Ethical considerations
The study procedures were conducted at Fundación Hospital Nuestra Señora de la Luz I.A.P., in México City from May 2022 to March 2023 and received approval from the ethics committee in accordance with the ethical standards of the Declaration of Helsinki. Written informed consent was obtained from all patients.
Patients
Patients of any gender above 18 years old with diabetic retinopathy and combined retinal detachment, defined as tractional retinal detachment (TRD) associated with the presence of one or more rhegmatogenous lesions, were included. Lesions could be present prior to surgery (Figure 1A-B) or occur incidentally during the removal of fibrovascular tissue.
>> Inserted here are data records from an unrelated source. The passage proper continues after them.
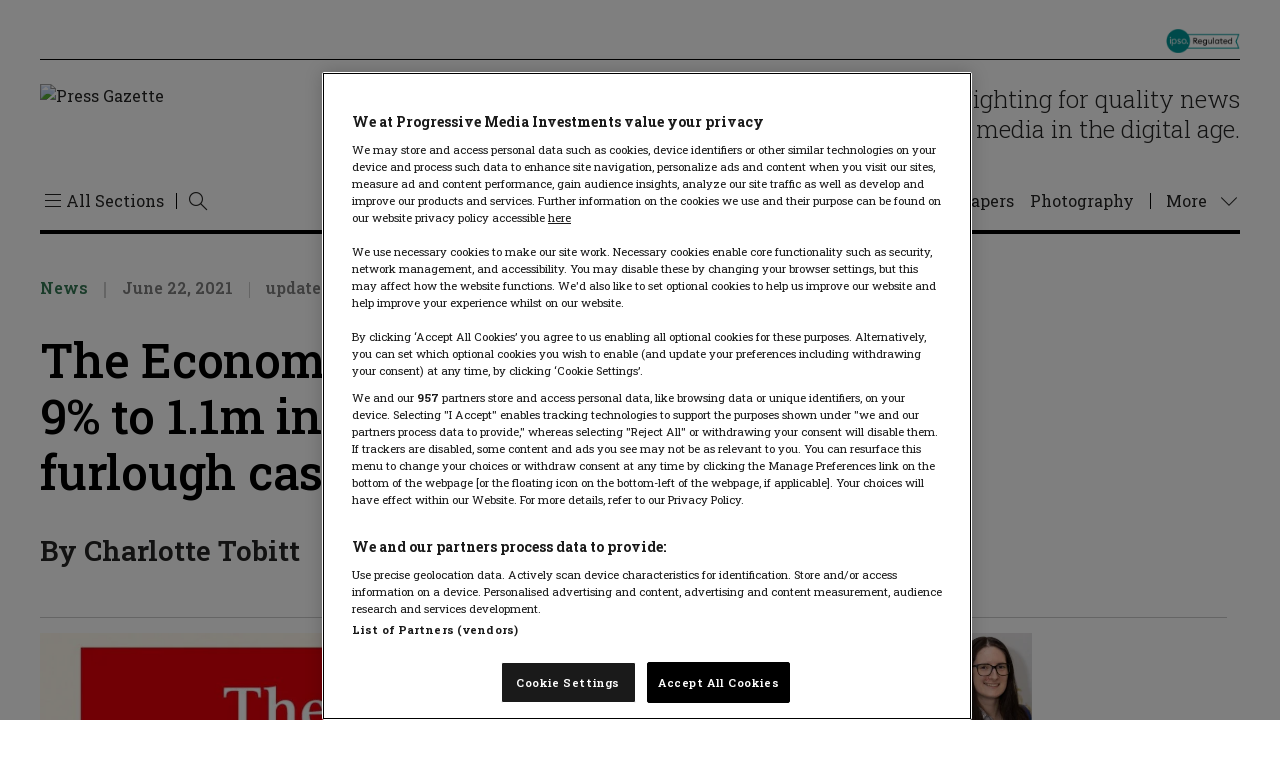

--- FILE ---
content_type: application/javascript;charset=utf-8
request_url: https://reveal.clearbit.com/v1/companies/reveal?authorization=pk_bcf6023ac7569a6d92f7af8c606484a1&callback=_pCbCallback&variable=_cbResponse
body_size: 69
content:
_pCbCallback({"ip":"18.188.208.101","domain":null,"type":"isp","fuzzy":false,"company":null,"geoIP":{"city":"Columbus","state":"Ohio","stateCode":"OH","country":"United States","countryCode":"US"},"confidenceScore":"very_high","role":null,"seniority":null,"confidence_score":10})

--- FILE ---
content_type: text/javascript
request_url: https://pressgazette.co.uk/wp-content/plugins/nsmg-footer-logos//assets/frontend.min.js?ver=1.0
body_size: -389
content:
function nsmgfooterlogosFrontEnd(){const slug="nsmgfooterlogoscompanies";let footerLogos=document.getElementById(slug);null!==footerLogos&&document.body.appendChild(footerLogos)}nsmgfooterlogosFrontEnd();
All included patients were examined by refraction, biomicroscopy, tonometry, and fundus examination by indirect ophthalmoscopy before and after surgery by an SRJ retina specialist who has a high level of expertise and plenty of experience. Follow-up took place the day after surgery and at one week, one month, and 3 months post-surgery. Postsurgical outcomes were documented using fundus photographs and SD-OCT with segmentation at the site of amniotic membrane implantation. Patients with another type of retinal detachment, glaucoma, or intraocular inflammation and those included who did not comply with a minimum follow-up of 3 months were excluded.
Surgical technique:
Vitrectomy was performed through three 25-gauge ports using a standard platform (Alcon – Constellation). After central vitrectomy, the removal of fibrovascular tissue was performed by combining segmentation and delamination techniques; in complex cases, bimanual surgery was performed. Once the traction component was released, the retinal breaks were marked with diathermy, fluid-air exchange was performed, and the subretinal fluid was drained using a soft-tip cannula through either the larger rhegmatogenous lesion or the one that had a greater amount of subretinal fluid. We proceeded to dry the external orifice of the trocar cannula and the surface of the eye around the cannula with Merocel sponges. The LAM was clamped with a completely dry 25-gauge ILM clamp and then trimmed according to the break size. When introducing the membrane through the trocar cannula, folding sometimes occurred. We found that using forceps with a smaller calibre than the trocar cannula created more space and provided more freedom to mobilize the membrane towards the trocar to the vitreous cavity. If this material was not available, a second instrument of the same calibre could be used to facilitate deployment with a bimanual technique.
Once the membrane was completely deployed, it was placed over the break(s) covering the edges of the lesion in its entirety, bringing it closer to the retinal pigment epithelium (RPE). As the membrane tissue is very thin, it is difficult to distinguish the basal and stromal poles, which is why in this technique, they were considered interchangeable for placement. The surgery concluded with panretinal photocoagulation without applying a laser to the rhegmatogenous lesion. The form of endotamponade, i.e., air, gas, or silicone oil, was determined at the surgeon's discretion. Patients were instructed to maintain a prone position for at least 3 days. All surgical procedures were performed by 2 experienced surgeons, with more than 15 years performing retinal surgery.
Safety evaluation
Safety was clinically evaluated and defined as a lack of adverse events or the absence of damage to the retinal tissue adjacent to the treated rhegmatogenous lesion or to the remaining intraocular structures. Efficacy was determined by evaluating SD-OCT images to assess whether complete coverage of the retinal break favouring the proximity of the edges and closure of the retinal break was achieved.
Surgical success
Anatomical surgical success was defined as retinal reattachment up to 3 months after surgery.
To further examine the results, patients were organized into 3 groups according to the number of rhegmatogenous lesions: those in group A had a single break, those in group B had two breaks, and those in group C had three or more breaks, as mentioned above. The greater the number of breaks, the worse the prognosis. In turn, the location of the break was determined to be superior when it was above an imaginary line drawn from the 4 to 8 o'clock meridian crossing below the inferior temporal vascular arcade, including the macular area and peripapillary region, and inferior when it was below this imaginary line, similar to the description provided by Starr in the management of inferior retinal breaks [18]. When retinal breaks coexisted in both the superior and inferior sectors, they were classified according to the sector where there was a greater number of breaks or a larger break.
Statistical analysis
Statistical analysis was performed using GraphPad V5.0 software. The normality of variables was tested using the Kolmogorov‒Smirnov test. The Mann‒Whitney test was used for comparisons between groups. Chi-square analysis and Fisher's exact test were used to test differences between study group proportions using 2 x 2 and 3 x 2 contingency tables, as appropriate. P values < 0.05 indicated statistical significance.